Add these two directories to the PYTHONPATH

export PYTHONPATH=$PYTHONPATH:/home/user/CosyVoice:/home/user/RWKVTTS

Install the dependencies

conda create -n rwkvtts-311 -y python=3.11
conda activate rwkvtts-311
conda install -y -c conda-forge pynini==2.1.6
sudo apt install cuda-12-6  
cd RWKVTTS
pip install -r rwkvtts_requirements.txt

Download the pretrained models from the following links: https://huggingface.co/yueyulin/rwkv-tts-base

Place the CosyVoice2-0.5B_RWKV_0.19B to local directory. Let's say /home/user/CosyVoice2-0.5B_RWKV_0.19B

Add two directories to the PYTHONPATH

The example code for inference is as follows:

def do_tts(tts_text,prompt_texts,cosyvoice):
    import logging
    for i, (prompt_audio_file, prompt_text) in enumerate(zip(prompt_audios, prompt_texts)):
        logging.info(f'Processing {prompt_text}')
        prompt_speech_16k = load_wav(prompt_audio_file, 16000)
        with torch.no_grad():
            if prompt_text is not None:
                for j, k in enumerate(cosyvoice.inference_zero_shot(tts_text,prompt_text, prompt_speech_16k, stream=False,speed=1)):
                    torchaudio.save('zero_{}_{}.wav'.format(i, j), k['tts_speech'], cosyvoice.sample_rate)
            else:
                for j, k in enumerate(cosyvoice.inference_cross_lingual(tts_text, prompt_speech_16k, stream=False,speed=1)):
                    torchaudio.save('zero_{}_{}.wav'.format(i, j), k['tts_speech'], cosyvoice.sample_rate)
        logging.info(f'Finished processing {prompt_text}')
if __name__ == '__main__':
    from cosyvoice.cli.cosyvoice import CosyVoice2
    import torch
    import sys
    # model_path = '/home/yueyulin/models/CosyVoice2-0.5B_RWKV_0.19B/'
    # device = 'cuda:0'
    print(sys.argv)
    model_path = sys.argv[1]
    device = sys.argv[2] if len(sys.argv) > 2 else 'cuda:0'
    is_flow_only = sys.argv[3]=='True' if len(sys.argv) > 3 else False
    print(f'is_flow_only: {is_flow_only}')
    cosyvoice = CosyVoice2(model_path,device=device,fp16=False,load_jit=False)
    
    from cosyvoice.utils.file_utils import load_wav
    import torchaudio
    prompt_audios = [
        '/home/yueyulin/github/RWKVTTS/zero_shot_prompt.wav',
        '/home/yueyulin/github/RWKVTTS/mine.wav',
        '/home/yueyulin/github/RWKVTTS/new.wav',
        '/home/yueyulin/github/RWKVTTS/Trump.wav',
    ]
    
    if not is_flow_only:
        prompt_texts = [
            '希望你以后做的比我还好呦。
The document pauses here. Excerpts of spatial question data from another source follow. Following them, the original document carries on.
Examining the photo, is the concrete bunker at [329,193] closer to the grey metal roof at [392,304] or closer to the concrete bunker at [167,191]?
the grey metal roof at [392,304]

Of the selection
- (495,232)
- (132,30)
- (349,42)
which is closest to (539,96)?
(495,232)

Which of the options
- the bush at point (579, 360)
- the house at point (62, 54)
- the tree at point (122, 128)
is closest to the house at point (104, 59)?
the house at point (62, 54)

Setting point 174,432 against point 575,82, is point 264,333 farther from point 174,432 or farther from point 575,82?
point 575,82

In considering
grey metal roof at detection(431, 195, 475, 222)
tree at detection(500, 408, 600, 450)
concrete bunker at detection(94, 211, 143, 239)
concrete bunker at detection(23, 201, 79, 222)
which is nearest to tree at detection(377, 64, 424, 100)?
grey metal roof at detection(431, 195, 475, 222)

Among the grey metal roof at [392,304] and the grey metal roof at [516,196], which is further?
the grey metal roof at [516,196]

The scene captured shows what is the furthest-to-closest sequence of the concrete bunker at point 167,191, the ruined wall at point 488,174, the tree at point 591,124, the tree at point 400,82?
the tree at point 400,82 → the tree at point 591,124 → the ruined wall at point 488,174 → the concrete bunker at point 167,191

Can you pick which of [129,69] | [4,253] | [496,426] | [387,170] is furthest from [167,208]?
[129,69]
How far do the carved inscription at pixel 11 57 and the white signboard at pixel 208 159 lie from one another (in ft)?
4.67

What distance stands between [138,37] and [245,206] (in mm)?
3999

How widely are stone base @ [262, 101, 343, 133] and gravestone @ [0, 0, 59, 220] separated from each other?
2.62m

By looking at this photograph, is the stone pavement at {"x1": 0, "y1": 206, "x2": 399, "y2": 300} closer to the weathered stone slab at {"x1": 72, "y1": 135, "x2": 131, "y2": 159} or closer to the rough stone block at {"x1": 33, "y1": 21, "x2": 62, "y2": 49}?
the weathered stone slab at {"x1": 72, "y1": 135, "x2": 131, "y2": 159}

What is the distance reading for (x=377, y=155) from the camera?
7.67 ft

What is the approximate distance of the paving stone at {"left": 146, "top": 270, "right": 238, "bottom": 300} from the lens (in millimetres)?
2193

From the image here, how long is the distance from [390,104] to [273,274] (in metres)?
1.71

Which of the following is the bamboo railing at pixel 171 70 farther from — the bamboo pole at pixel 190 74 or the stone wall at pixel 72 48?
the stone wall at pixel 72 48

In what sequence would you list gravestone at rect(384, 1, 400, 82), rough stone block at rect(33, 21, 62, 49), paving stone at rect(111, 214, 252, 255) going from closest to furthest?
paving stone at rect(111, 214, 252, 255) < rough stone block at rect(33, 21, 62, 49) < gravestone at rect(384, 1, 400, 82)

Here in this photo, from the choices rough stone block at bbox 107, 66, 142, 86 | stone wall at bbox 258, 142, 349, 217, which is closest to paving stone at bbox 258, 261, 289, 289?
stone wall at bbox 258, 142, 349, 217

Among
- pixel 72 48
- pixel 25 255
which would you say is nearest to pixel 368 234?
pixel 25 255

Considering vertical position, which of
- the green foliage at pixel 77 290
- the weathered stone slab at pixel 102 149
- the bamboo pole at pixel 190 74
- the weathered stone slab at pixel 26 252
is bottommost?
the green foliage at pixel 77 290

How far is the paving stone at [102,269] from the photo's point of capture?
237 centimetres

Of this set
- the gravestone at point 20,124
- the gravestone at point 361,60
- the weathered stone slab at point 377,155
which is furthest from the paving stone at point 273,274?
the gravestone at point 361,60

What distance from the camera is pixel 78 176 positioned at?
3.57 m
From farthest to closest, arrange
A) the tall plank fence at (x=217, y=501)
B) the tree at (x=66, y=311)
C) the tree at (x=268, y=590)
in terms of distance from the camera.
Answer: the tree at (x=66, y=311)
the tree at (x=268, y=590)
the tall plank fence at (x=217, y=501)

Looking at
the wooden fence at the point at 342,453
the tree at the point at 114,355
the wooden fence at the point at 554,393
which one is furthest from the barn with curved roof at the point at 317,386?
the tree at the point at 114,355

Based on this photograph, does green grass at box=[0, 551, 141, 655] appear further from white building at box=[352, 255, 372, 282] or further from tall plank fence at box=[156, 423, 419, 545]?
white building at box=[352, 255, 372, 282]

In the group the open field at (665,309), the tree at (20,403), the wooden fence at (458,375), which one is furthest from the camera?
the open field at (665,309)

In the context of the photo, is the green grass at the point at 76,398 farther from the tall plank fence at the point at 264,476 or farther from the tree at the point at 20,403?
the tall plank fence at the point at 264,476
',
            '少年强则中国强。',
            '我随便说一句话,我喊开始录就开始录。',
            'numbers of Latino, African American, Asian American and native American voters.'
        ]
    else:
        prompt_texts = [
            None,
            None,
            None,
            None
        ]
    do_tts('Make America great again!',prompt_texts,cosyvoice)

If you pass the prompt_texts as None, the engine will only clone the voice flow and texture which is good to clone voice cross lingual. If you pass the correct prompt texts to the engine, the engine will try to continue to finish the audio tokens following the prompt audio you provided. This will be good to continue the audio you provided but it will be weird when you try to mix languages.

The test source code is test code.

Please change the paths to the correct paths in your system.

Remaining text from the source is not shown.